— TEXT SECTION —
= = =
According to the paper, Concern for Ali had grown throughout Friday, and tributes immediately poured in for “The Greatest,” who was known globally not only for his storied ring career but also for his humanitarian activism.

Ali had been hospitalized multiple times in recent years.

He spent time in hospital in 2014 after suffering a mild case of pneumonia and again in 2015 for a urinary tract infection.

His Parkinson’s, thought to be linked to the thousands of punches he took during a brutal career studded by bruising battles inside the ropes, had limited his public speaking.

But he continued to make appearances and offer opinions through his family members and spokespeople.

In April, he attended a Celebrity Fight Night Dinner in Phoenix that raised funds for treatment of Parkinson’s.
= = =
Scene geometry reasoning data

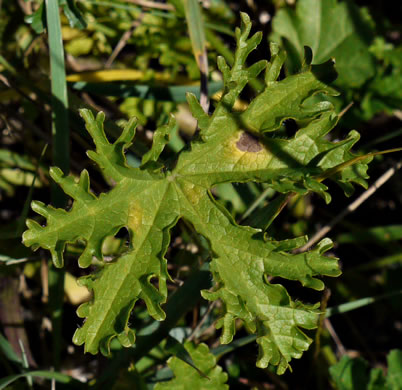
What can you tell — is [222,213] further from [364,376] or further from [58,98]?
[364,376]

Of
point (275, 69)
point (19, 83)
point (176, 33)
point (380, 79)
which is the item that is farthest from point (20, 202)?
point (380, 79)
= = =
— TASK ITEM A —
According to the text on Ali's health, what was Ali hospitalized for in 2015?
— TASK ITEM B —
Using the text on Ali's health, explain why Ali's public speaking had been limited.
— TASK ITEM C —
Please carry on the text on Ali's health from its final sentence.

— WRITTEN RESPONSE A —
A urinary tract infection.

— WRITTEN RESPONSE B —
His Parkinson's had limited his public speaking. The disease was thought to be linked to the thousands of punches he took during his brutal boxing career.

— WRITTEN RESPONSE C —
In December, he issued a statement rebuking US presidential hopeful Donald Trump’s call for a ban on Muslims entering the United States.

“Muhammad Ali transformed this country and impacted the world with his spirit,” said longtime boxing promoter Bob Arum. “His legacy will be part of our history for all time.”

‘The greatest’ - His 30-year career, which stretched from 1960 to 1981 and saw him retire with a record of 56-5, included such historic bouts as the Rumble in the Jungle — against George Foreman in 1974 in Kinshasa, Zaire (now the Democratic Republic of Congo)..

Other defining moments of his career included two knockouts of Sonny Liston and his thrilling rivalry with Joe Frazier — which saw the two men slug it out in the ring and verbally spar out of it.

“Ali, Frazier & Foreman, we were 1 guy. A part of me slipped away — the greatest piece” Foreman wrote on Twitter shortly after Ali’s death was announced.

Former heavyweight champion Mike Tyson added: “God came for his champion. So long great one. @MuhammadAli #TheGreatest #RIP.”

Ali, born Cassius Marcellus Clay Jr in Louisville, Kentucky, dazzled fans with slick moves in the ring, and with his wit and engaging persona outside it.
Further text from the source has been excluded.